The simplest way to find the required subarray would be to consider all the possible subarrays and compare the length at every point and store the longest length. If at any point, the current element is 0 and the value of ‘K’ is greater than 0, use it to convert the current element to 1. Else if the value of K is 0 , iterate further to find the next possible subarray.

Algorithm :

- Loop over the array and if the current element of the array is ‘1’ find the length of the longest subarray starting with the current element.
- If the current element is ‘0’ , and the value of ‘K’ is greater than 0 , use it to convert the current element to ‘1’ and continue.
- While considering any particular subarray if the value of any element is 0 and the value of K is greater than 0, reduce K by 1 and consider the current element to be 1.
- At every step update the length of the longest subarray of 1’s found so far, print this value at the end.

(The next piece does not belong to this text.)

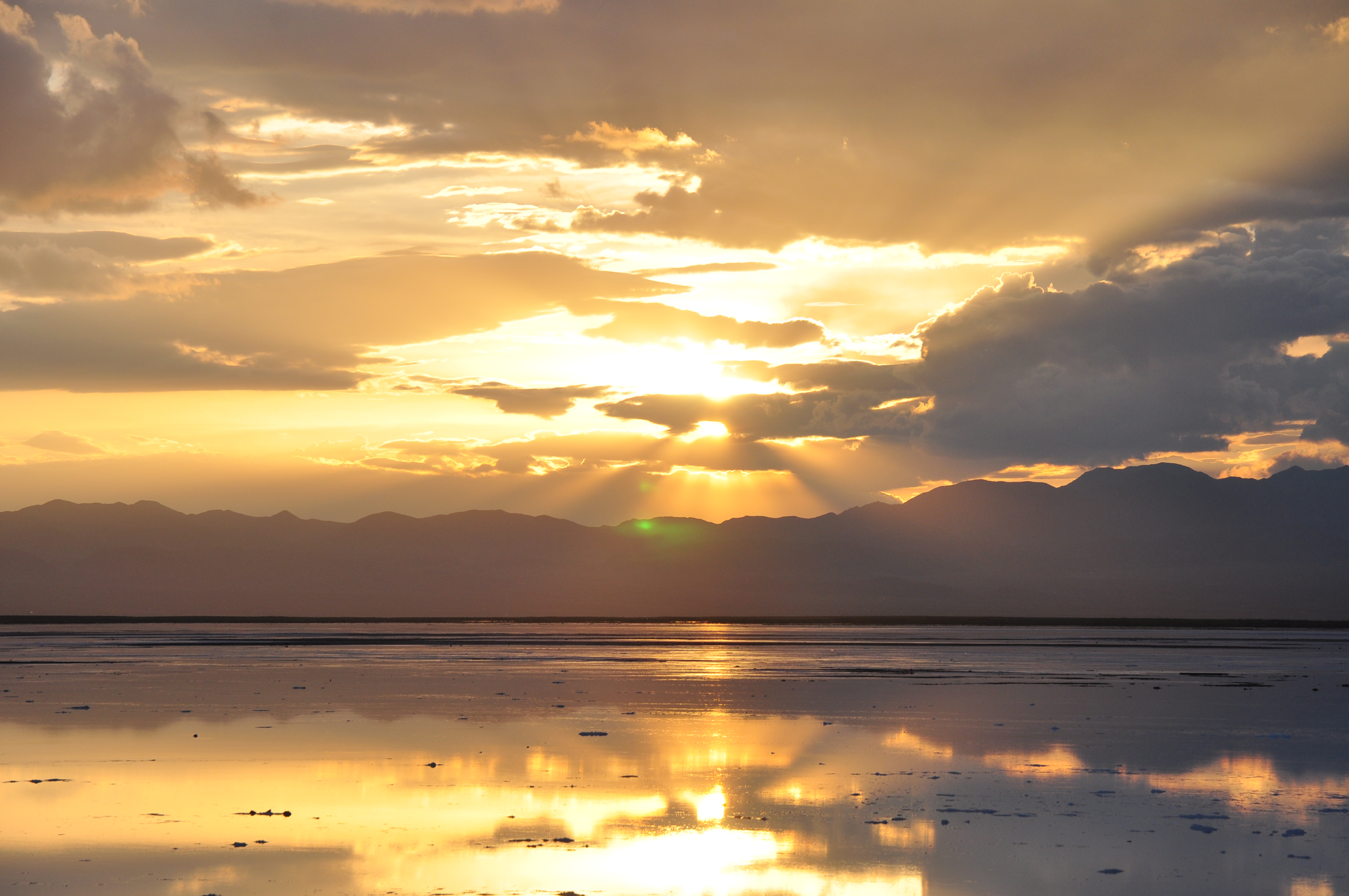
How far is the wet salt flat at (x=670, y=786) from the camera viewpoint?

The idea is to iterate the whole array and push the indices having value as zero of the subarray considered in a queue. Keep on iterating the array until the size of the queue is less than ‘K’. When the size of the queue becomes equal to ‘K’, update the starting index of the subarray under consideration and pop an element from the queue and push the value of current index in the queue. Check at every step for maximum size.

Algorithm :

- Loop over the array and keep a mark of the starting index of the subarray under consideration and take an empty queue.
- If the value at current index of array is 0, check the size of the queue:

a. If the size of the queue is less than ‘K’, push the index.

b. Else update the value of the starting index as the next index present at the front of the queue, pop the front value of the queue and push the current index at the back. - At every step update the length of the longest subarray of 1’s found so far, print this value at the end.

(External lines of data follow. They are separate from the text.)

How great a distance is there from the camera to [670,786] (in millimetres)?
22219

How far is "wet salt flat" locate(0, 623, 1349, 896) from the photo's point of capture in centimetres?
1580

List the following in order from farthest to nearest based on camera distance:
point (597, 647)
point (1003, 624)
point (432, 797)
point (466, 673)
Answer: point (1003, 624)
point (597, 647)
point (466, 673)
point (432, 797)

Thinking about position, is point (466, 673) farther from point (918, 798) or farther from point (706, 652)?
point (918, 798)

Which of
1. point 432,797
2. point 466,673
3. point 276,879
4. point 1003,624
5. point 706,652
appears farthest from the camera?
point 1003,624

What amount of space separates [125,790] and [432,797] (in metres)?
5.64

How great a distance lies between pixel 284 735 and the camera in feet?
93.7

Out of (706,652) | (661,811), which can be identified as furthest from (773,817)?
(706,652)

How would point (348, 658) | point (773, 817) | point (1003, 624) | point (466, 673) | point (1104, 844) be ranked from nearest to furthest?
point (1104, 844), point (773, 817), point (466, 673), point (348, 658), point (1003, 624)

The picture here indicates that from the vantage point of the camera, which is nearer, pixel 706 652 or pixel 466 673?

The idea is to use Two - Pointer approach. Let us take a subarray [l,r] which contains at-most ‘K’ zeroes. Let our left pointer be ‘l’ and right pointer be ‘r’. We always maintain our subsegment [l,r] to contain no more than ‘K’ zeroes by moving the left pointer ‘l’ accordingly. Check at every step for maximum size i.e. ‘r-l+1’.

Algorithm :

- Take two pointers ‘l’ and ‘r’ representing left and right pointers respectively. Initialize both the pointers with 0.
- Keep on moving the right pointer ‘r’ until the count of 0’s in the subarray represented by [l,r] is less than equal to ‘K’ (maximum replacements possible).
- When the count of 0’s becomes more than ‘K’ shorten the subarray by incrementing the left pointer ‘l’ so that the count of 0’s in subarray [l,r] becomes equal to ‘K’.
- At every step update the length of the longest subarray found so far, print this value at the end.